Reste le deuxième facteur de ce déficit structurel, qui relève davantage du ministre du Commerce extérieur : le nombre insuffisant de PME et ETI exportatrices et le volume insuffisant de leurs exportations. « Nos PME constituent 98 % des entreprises exportatrices mais seulement 13 % des exportations » a-t-il rappelé.
Des annonces dans les prochaines semaines
Sur ce front, il y a de bonnes nouvelles : le nombre d’entreprises exportatrices ne cesse de progresser depuis deux ans, atteignant aujourd’hui 144 400, 14 000 de plus.
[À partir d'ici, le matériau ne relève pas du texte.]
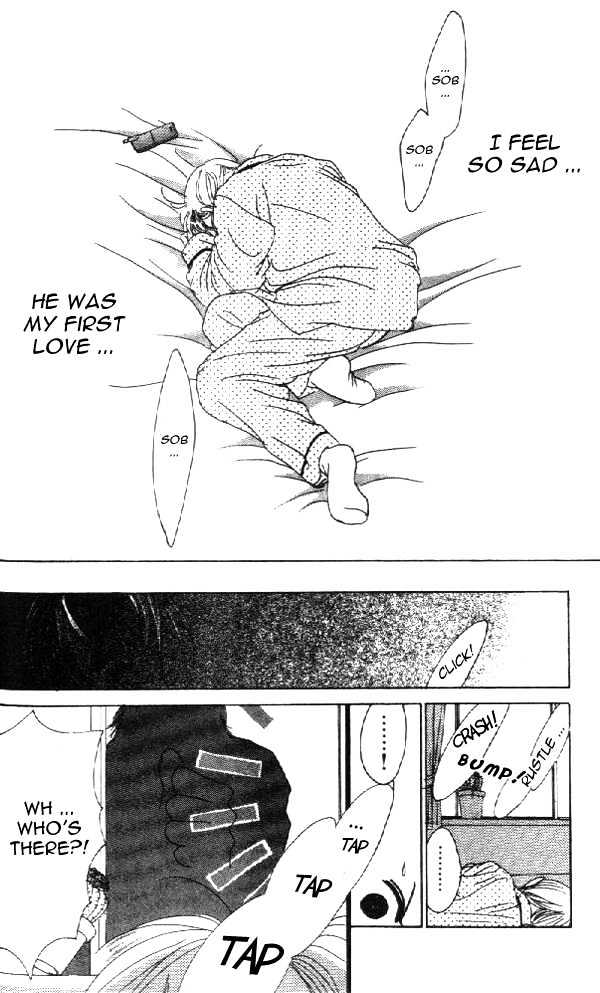Crazy Lovers No.6 Chapter 1 page 54 - Chapter 1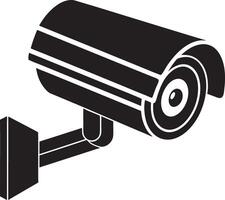 security camera icon illustration vector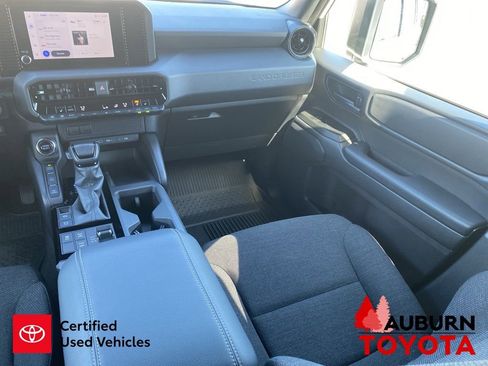 Certified 2024 Toyota Land Cruiser 1958 AWD/4WD image 25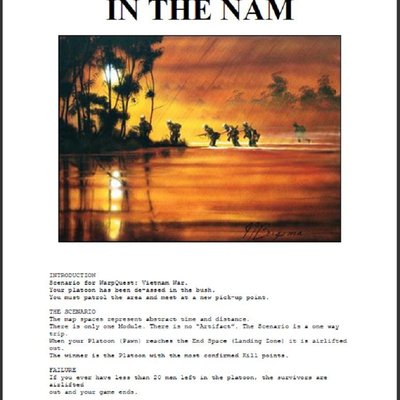 In the Nam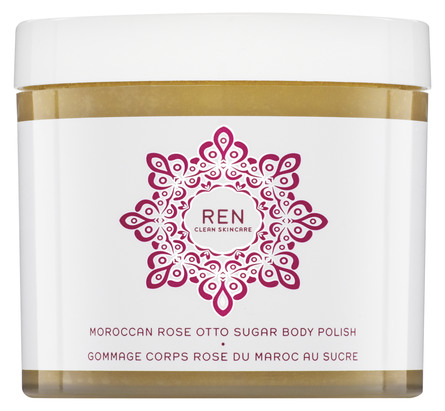 Ren Moroccan Rose Otto Sugar Body Polish 330 ml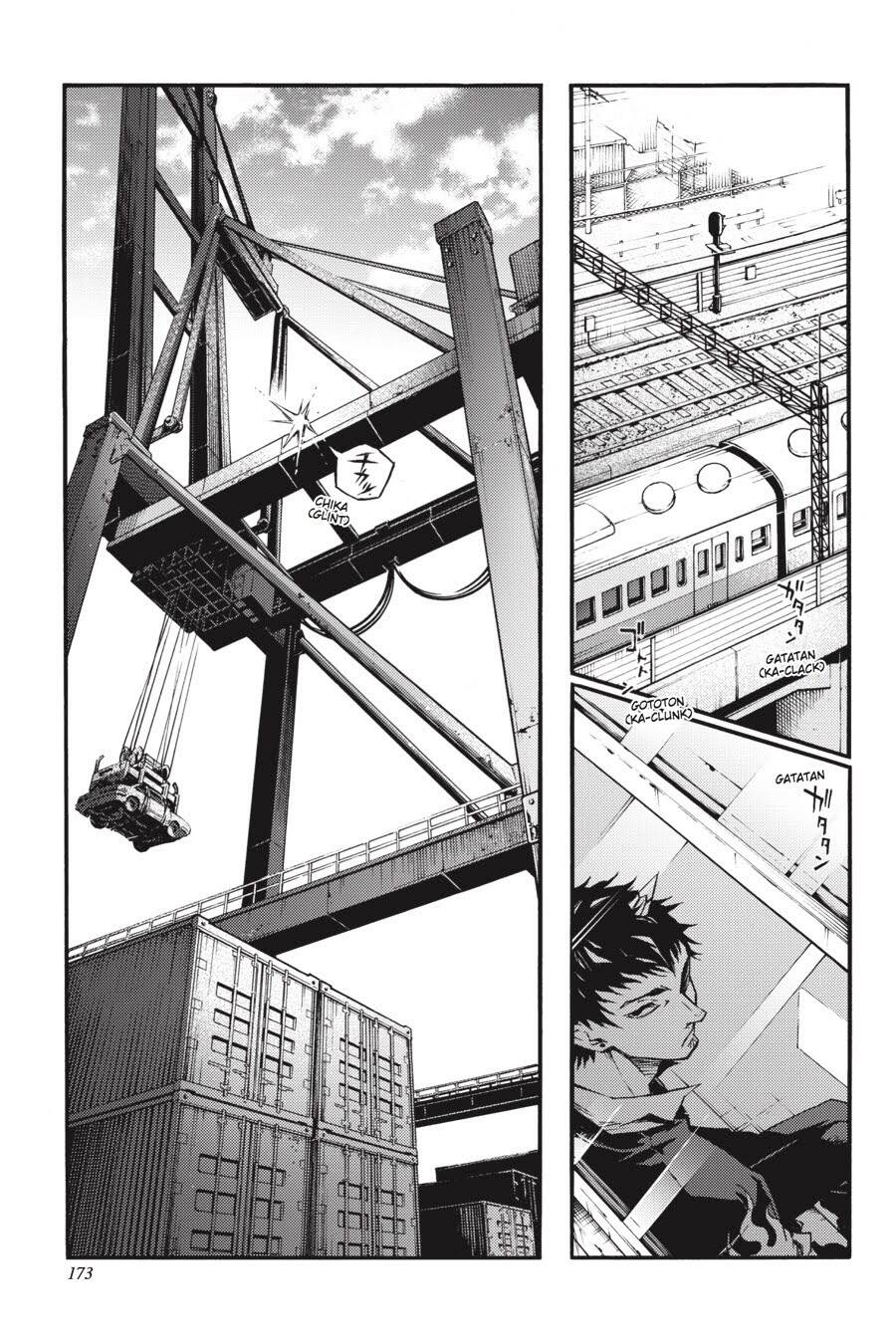 Smokin'parade Chapter 18 - 34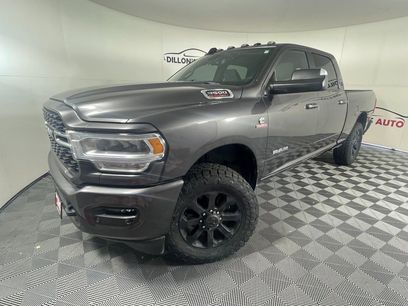 Used 2022 RAM 3500 Big Horn w/ Level C Equiment Group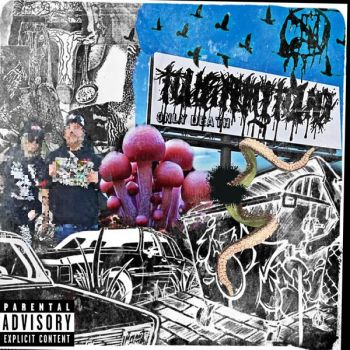 TwentyTwo - Only Death (2025) Обложка: TwentyTwo - Only Death (2025)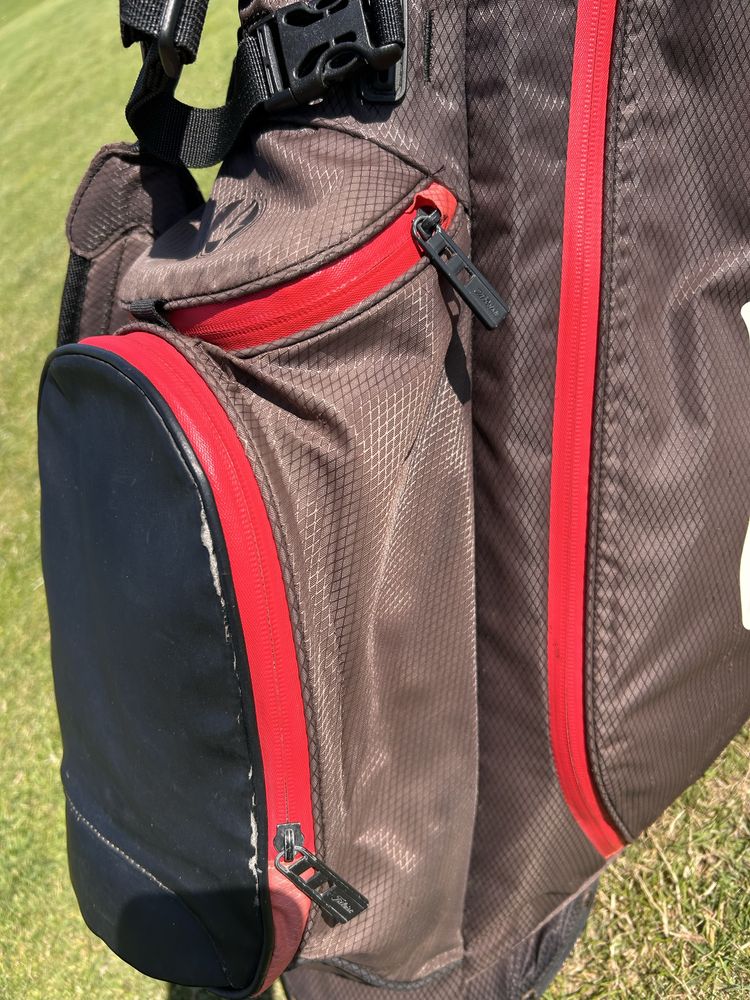 Titleist Players 4 StaDry Golf Stand Bag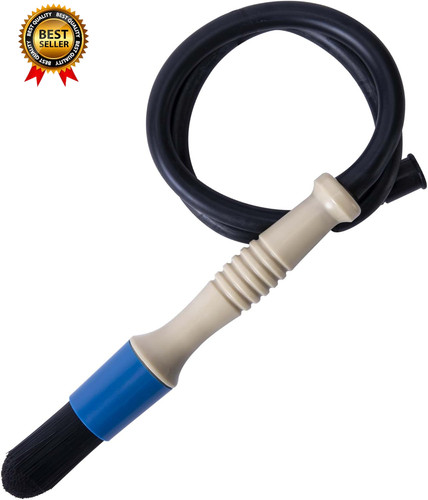 Parts washer brush - washer,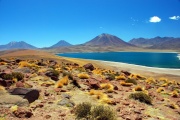 Chile - Atacama jeziora 3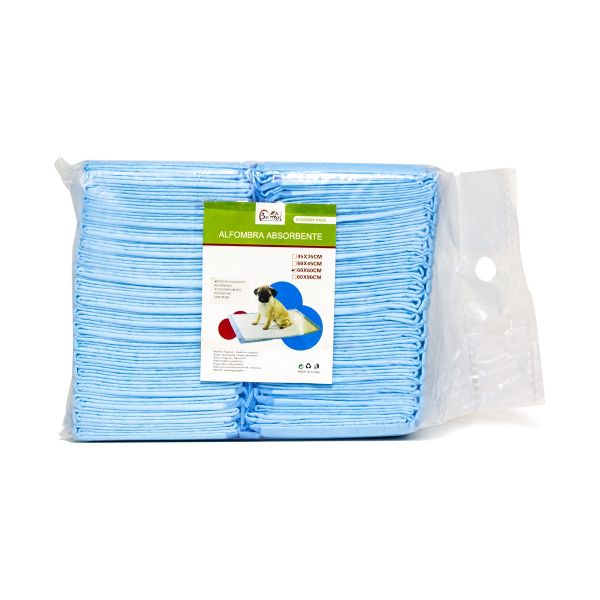 Tapetes absorbentes para mascotas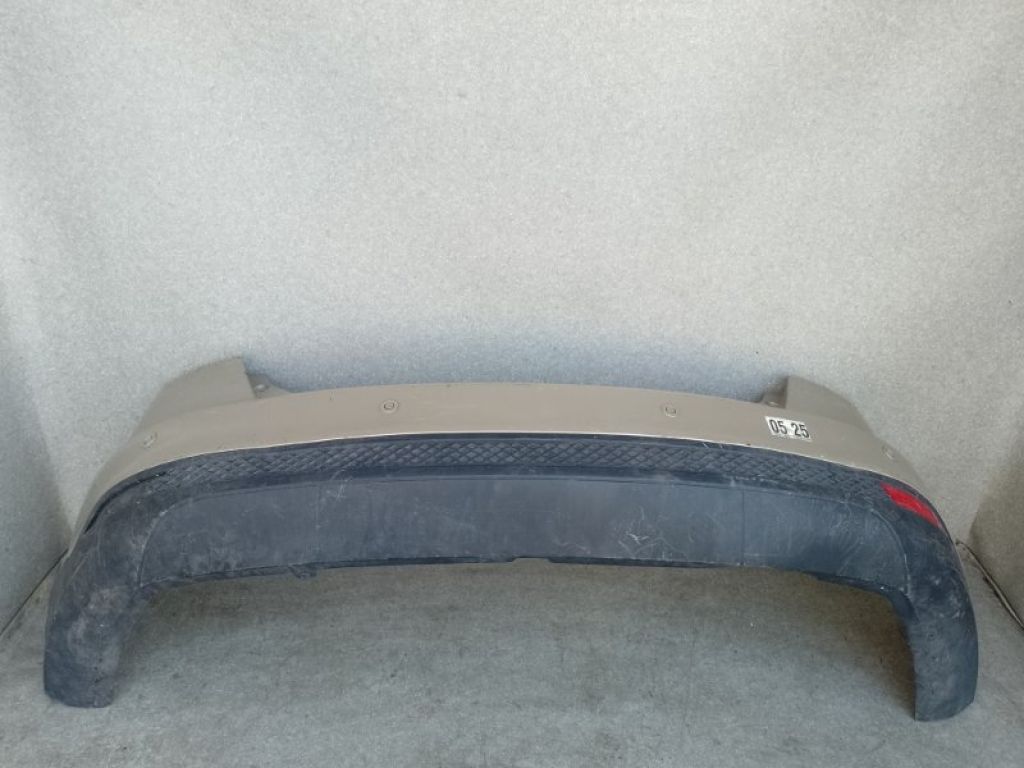 F1EZ-17906-LAPTM | Бампер задний FORD FOCUS 10-18 - Фото 3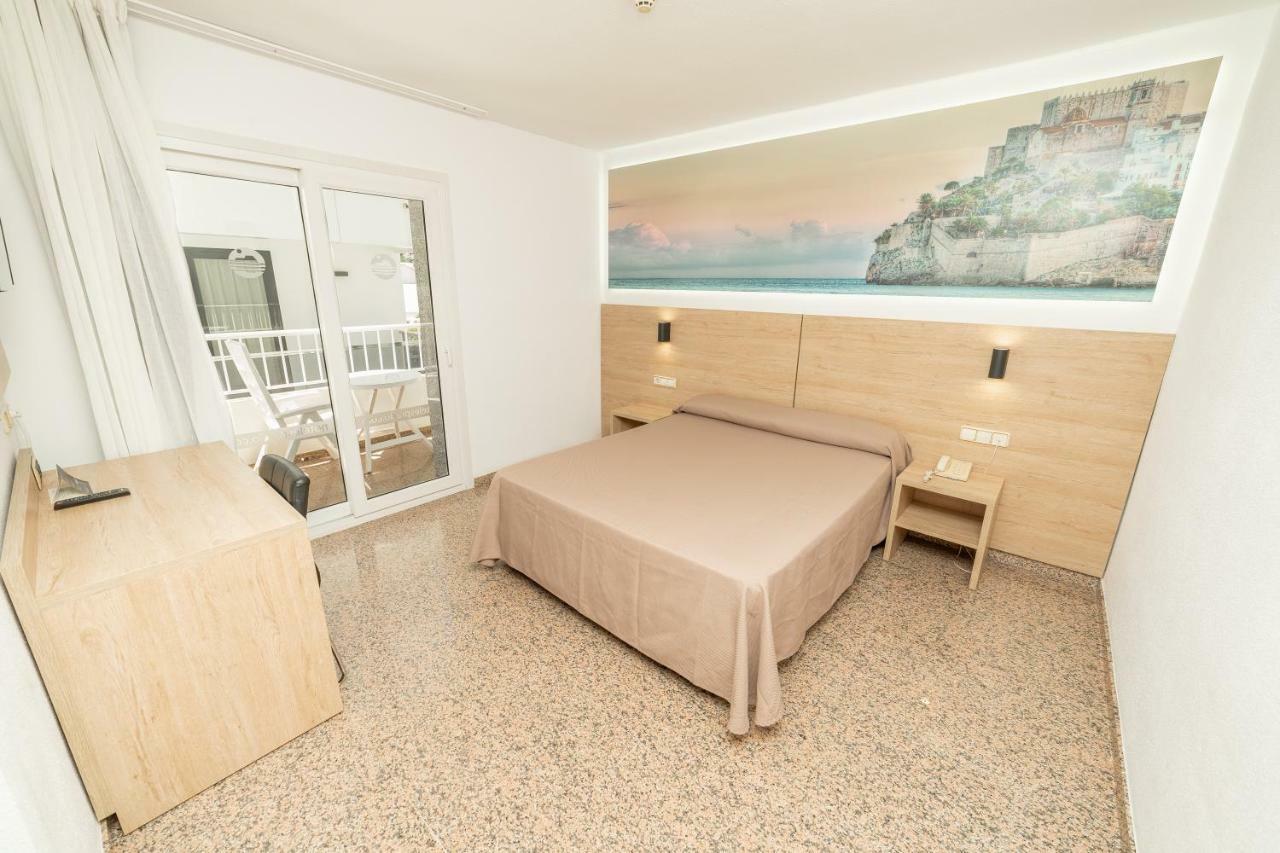 Hotel Arena Prado Пеньискола Экстерьер фото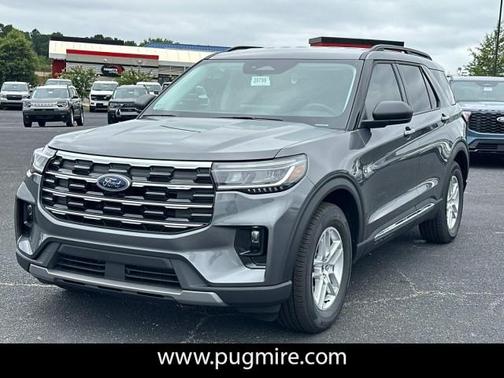 2025 Ford Explorer Active RWD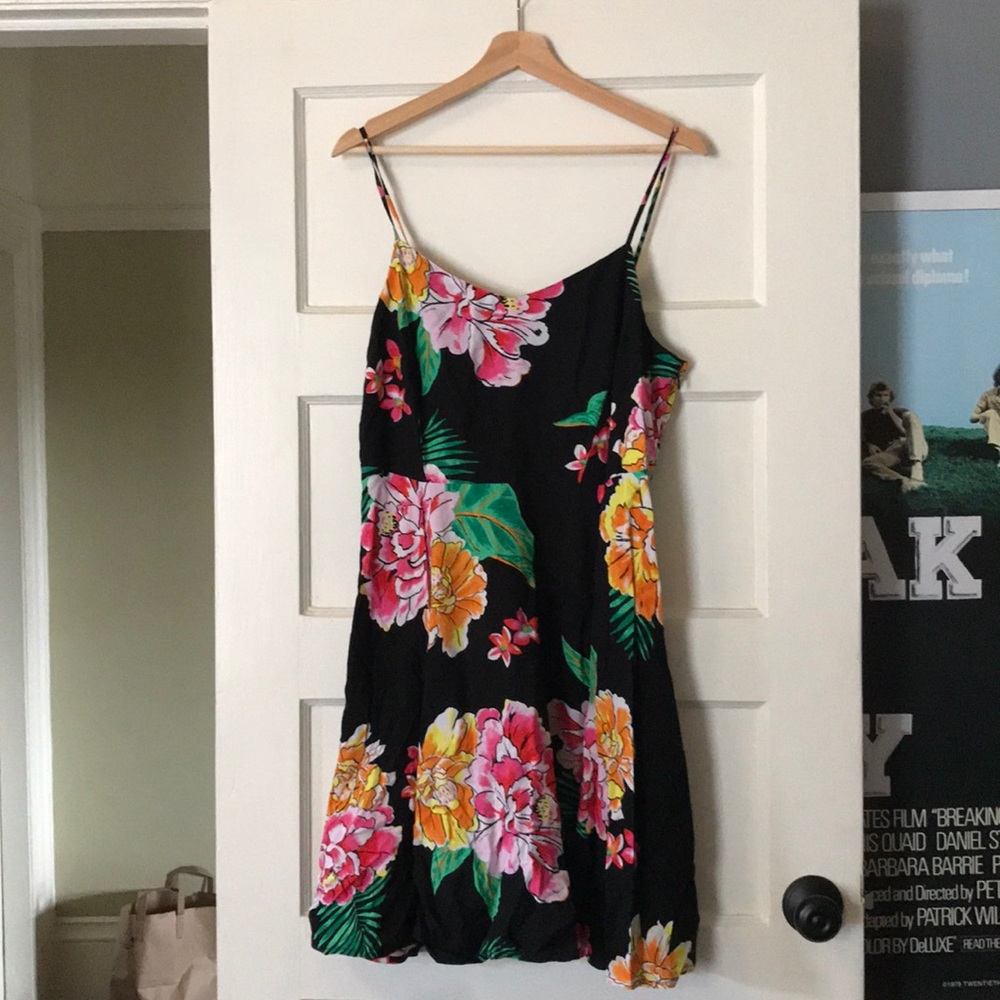 Hawaiian dress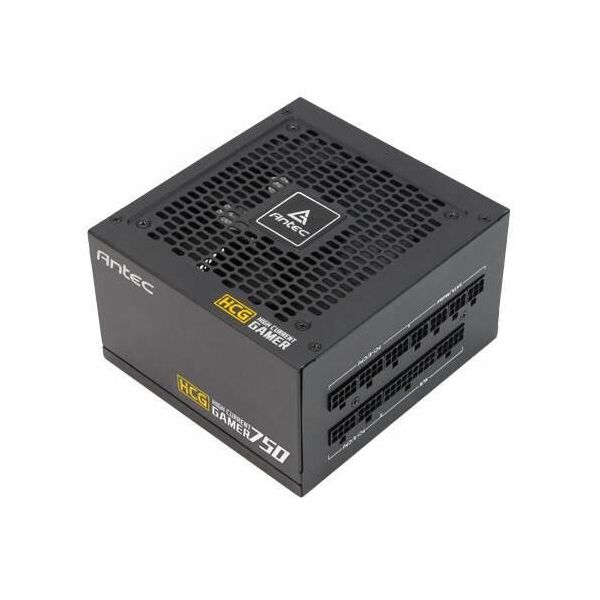 Блок питания Antec HCG750 Gold (750W) 80+ GOLD, aPFC, 12см,24+8,8*SATA,4*PCIe,+3,модульный
Блок питания Antec HCG750 Gold (750W) 80+ GOLD, aPFC, 12см,24+8,8*SATA,4*PCIe,+3,модульный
Le ministre y voit l’impact positif de la Team France Export, dispositif qui rassemble depuis 2018 les Régions, Business France, les CCI, Bpifrance, les CCE et des partenaires autour d’un « guichet unique » des aides à l’export et d’une offre d’accompagnement dans la durée des entreprises. « Mais cela reste insuffisant car il en faut davantage, et il faut que les entreprises qui exportent augmentent leurs exportations et leurs parts de marché » a indiqué le ministre, résumant ainsi les principales orientations de sa stratégie.
En réponse à une question sur les priorités géographiques de sa politique de commerce extérieur pour les entreprises, Olivier Becht a laissé entendre qu’il n’en donnerait pas. « C’est aux entreprises de déterminer leurs cibles, a-t-il argumenté. Ce que je leur dis c’est ‘ayez le monde comme horizon‘ ».
En réponse à une question du Moci sur ce qu’il pensait des rapports parlementaires récemment publiés appelant à un renforcement de la stratégie de commerce extérieur*, Olivier Becht a indiqué que des annonces seraient faites dans les prochaines semaines concernant la politique de commerce extérieur et la Team France Export. « Je salut le travail des parlementaires, a-t-il indiqué. Certaines propositions sont intéressantes et recoupent nos réflexions. Nous reviendrons vers vous avec des propositions très concrètes. ». Selon lui, il s’agit ni plus ni moins que de « s’attaquer dans le dur à cette partie structurelle du déficit ».
Christine Gilguy
* Outre le rapport d’information des députés Charles Rodwell et Sophia Chikirou présenté le 21 février à la Commission des Affaires économique, un second rapport émanant de la Délégation sénatoriale aux entreprises et intitulé « Commerce extérieur : l’urgence d’une stratégie publique pour nos entreprises », devait faire l’objet d’un débat au Sénat en présence d’Olivier Becht, en fin d’après-midi le 7 février.